The Copenhagen conference, held in December, failed to achieve a binding global agreement on reducing greenhouse gas emissions and instead asked countries to commit themselves to individual targets.
Another conference will be held in Mexico at the end of this year.
Climate Change Minister Nick Smith said New Zealand had submitted its original conditional target range of 10 percent to 20 percent below 1990 levels by 2020.
The conditions are that a global agreement is reached that sets the world on a path to limit global temperature rises of not more than 2degC, other countries make comparable efforts to New Zealand, and that there are effective rules governing land use, land use change and forestry.
"Joining this accord reinforces New Zealand's ongoing commitment to doing our fair share to resolve this global problem," Dr Smith said.
"For our 2020 target to be representative of our fair share, other developed countries will need to set higher targets.
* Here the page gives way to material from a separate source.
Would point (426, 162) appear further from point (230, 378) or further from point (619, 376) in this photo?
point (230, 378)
Alternatively, New Zealand will need to reduce its target to ensure comparability."
The minister responsible for international climate change negotiations, Tim Groser, said New Zealand was disappointed the Copenhagen conference did not make progress on a comprehensive and legally binding agreement.
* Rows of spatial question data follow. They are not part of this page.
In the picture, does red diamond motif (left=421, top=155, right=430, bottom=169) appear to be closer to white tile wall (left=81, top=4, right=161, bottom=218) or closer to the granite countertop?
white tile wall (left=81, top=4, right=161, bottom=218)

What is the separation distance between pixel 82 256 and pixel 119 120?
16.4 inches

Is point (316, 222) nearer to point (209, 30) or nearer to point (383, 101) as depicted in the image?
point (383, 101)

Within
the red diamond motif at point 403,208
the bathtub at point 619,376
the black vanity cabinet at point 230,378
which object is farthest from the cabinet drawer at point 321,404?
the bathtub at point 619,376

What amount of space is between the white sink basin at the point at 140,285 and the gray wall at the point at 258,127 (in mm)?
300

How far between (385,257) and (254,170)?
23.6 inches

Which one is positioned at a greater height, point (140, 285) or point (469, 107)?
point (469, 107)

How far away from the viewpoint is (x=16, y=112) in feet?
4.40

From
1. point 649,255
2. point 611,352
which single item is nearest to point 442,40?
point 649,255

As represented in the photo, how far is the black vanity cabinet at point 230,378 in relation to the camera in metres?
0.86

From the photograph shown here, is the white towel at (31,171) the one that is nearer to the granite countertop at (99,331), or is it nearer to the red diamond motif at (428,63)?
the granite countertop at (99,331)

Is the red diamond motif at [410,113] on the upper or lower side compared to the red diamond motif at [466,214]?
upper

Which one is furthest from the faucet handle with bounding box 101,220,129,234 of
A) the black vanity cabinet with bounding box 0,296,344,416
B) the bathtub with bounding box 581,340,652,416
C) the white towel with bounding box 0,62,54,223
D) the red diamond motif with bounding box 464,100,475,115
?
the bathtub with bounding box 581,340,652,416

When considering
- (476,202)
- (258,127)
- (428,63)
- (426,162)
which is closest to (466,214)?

"What this accord does is provide a framework for more progress to be made," he said.
"It aims to set a limit on the temperature rise to 2degC, improves the transparency for developing countries to list their mitigation targets and actions, and acknowledges the need for new mechanisms for funding and technology."
Prime Minister John Key, speaking at his post-cabinet press conference, said expectations for the Mexico conference were not high and countries were still a long way from reaching agreement on a binding target.